Raleigh, N.C. — A group of left-leaning organizations said Wednesday that requiring voters to present photo identification at the polls would "stack the deck" against fair and open elections in North Carolina.
Republican legislative leaders say they plan to consider a voter ID bill when the General Assembly reconvenes next week. The GOP-controlled legislature passed an ID bill in 2011 that was vetoed by former Democratic Gov. Beverly Perdue. New Republican Gov. Pat McCrory has said he supports an ID requirement for voting.
The NAACP, the American Civil Liberties Union, Democracy North Carolina, the Southern Coalition for Social Justice and other groups are mobilizing to oppose the legislation. They have launched the ProtectOurVoteNC.com website for people to lobby lawmakers and share stories of how an ID law would hurt them, and they plan to start airing anti-voter ID public service announcements across the state this weekend.
"Why is this on the agenda at all?" Rev. William Barber, state president of the NAACP, said at a news conference. "North Carolina elections are working."
Barber noted that GOP lawmakers, including Rep. Paul Stam, R-Wake, backed a 2003 law that called for voters to provide their signature to attest their identity under penalty of a felony charge. No one has shown that the law isn't working, he said.
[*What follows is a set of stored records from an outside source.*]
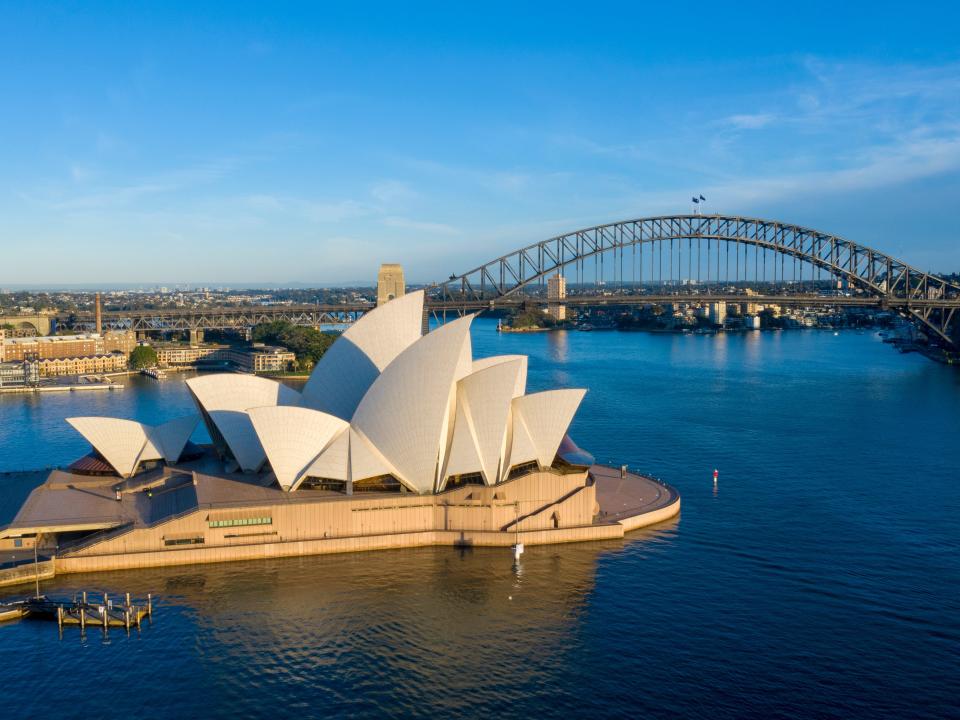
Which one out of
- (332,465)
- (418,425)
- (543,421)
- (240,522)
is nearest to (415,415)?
(418,425)

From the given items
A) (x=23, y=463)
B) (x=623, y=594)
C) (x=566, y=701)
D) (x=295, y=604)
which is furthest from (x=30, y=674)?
(x=23, y=463)

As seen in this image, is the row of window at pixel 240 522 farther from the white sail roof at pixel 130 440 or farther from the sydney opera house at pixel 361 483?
the white sail roof at pixel 130 440

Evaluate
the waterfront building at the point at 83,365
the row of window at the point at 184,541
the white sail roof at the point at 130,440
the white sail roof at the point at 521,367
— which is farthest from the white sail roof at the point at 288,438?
the waterfront building at the point at 83,365

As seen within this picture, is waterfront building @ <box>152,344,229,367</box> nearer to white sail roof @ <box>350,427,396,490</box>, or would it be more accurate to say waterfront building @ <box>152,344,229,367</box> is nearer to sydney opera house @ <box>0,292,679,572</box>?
sydney opera house @ <box>0,292,679,572</box>

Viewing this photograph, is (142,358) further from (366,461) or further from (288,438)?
(366,461)

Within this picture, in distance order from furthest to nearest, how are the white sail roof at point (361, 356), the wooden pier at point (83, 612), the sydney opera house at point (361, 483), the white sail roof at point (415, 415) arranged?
the white sail roof at point (361, 356) → the white sail roof at point (415, 415) → the sydney opera house at point (361, 483) → the wooden pier at point (83, 612)

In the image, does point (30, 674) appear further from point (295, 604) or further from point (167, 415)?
point (167, 415)
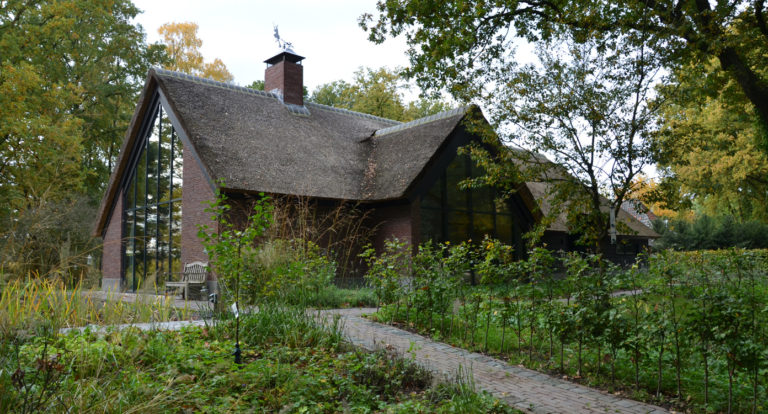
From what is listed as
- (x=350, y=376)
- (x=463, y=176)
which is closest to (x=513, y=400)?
(x=350, y=376)

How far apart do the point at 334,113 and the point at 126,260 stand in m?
7.89

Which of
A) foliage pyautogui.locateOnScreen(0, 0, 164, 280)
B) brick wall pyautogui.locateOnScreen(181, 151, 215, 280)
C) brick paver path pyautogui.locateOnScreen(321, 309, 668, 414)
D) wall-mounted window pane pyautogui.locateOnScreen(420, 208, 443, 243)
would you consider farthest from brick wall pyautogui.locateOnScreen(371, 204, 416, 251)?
brick paver path pyautogui.locateOnScreen(321, 309, 668, 414)

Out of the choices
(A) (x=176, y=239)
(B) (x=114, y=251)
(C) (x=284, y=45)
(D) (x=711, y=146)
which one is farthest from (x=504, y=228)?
(B) (x=114, y=251)

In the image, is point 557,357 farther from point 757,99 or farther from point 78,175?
point 78,175

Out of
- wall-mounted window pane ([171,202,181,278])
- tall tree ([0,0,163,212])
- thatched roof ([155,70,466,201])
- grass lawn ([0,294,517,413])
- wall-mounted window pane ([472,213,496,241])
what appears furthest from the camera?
wall-mounted window pane ([472,213,496,241])

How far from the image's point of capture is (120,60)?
909 inches

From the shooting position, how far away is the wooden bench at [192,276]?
11.7 meters

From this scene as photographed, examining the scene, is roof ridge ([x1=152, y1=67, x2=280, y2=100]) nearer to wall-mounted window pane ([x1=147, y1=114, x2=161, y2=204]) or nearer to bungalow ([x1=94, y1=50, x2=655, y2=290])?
bungalow ([x1=94, y1=50, x2=655, y2=290])

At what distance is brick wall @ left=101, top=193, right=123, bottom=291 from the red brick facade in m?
5.84

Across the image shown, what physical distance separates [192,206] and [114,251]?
15.5ft

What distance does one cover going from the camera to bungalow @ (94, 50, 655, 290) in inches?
510

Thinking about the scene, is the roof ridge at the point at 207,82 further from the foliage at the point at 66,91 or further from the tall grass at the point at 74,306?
the tall grass at the point at 74,306

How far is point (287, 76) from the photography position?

"There's no epidemic" of voter fraud, he said. "It's an overstatement to call it minuscule."
Rep. Harry Warren, R-Rowan, said North Carolina needs more than books of signatures to ensure elections are fair.
"I don't think the signature statute holds muster to what the people out there want," said Warren, who is drafting a voter ID bill for the coming session. "We took an oath to uphold the Constitution, and part of that is protecting the integrity of the vote."
Bob Hall, executive director of Democracy North Carolina, estimated that anywhere from 100,000 to more than 500,000 of the 6 million registered voters in the state don't have a photo ID. Blacks are 40 percent more likely than whites to fall in that group, he said, adding that seniors, women and young voters also would be disproportionately affected by an ID law.
"Why does the state want to spend millions of dollars to put up a stupid barrier for people who are legitimate voters?" Hall said.
Previous voter ID proposals haven't addressed people who cast mail-in absentee ballots, and Hall noted those voters are more likely to be Republican.
"The Republican Party is trying to use the political process – to manipulate the political process – for their own advantage, and that's wrong," he said.
Barber, Hall and others said lawmakers should instead use federal Help America Vote Act funds to help county elections officials beef up training and staffing at the polls. Also, they said, the state should invest in computerizing national voting records and back efforts for national voting standards.
"We want integrity (in elections), and we have supported things that would bring integrity," Barber said. "Let the elections be broad and open, and let the chips fall where they may. Don't stack the deck ... with voter ID and claim we've have a fair and free election."
Warren said he wants a bill that's fair and balanced but understands not everyone will be happy with it.
"In the final analysis, we'll have a good photo ID bill that will protect integrity of the vote and address concerns these groups are expressing," he said.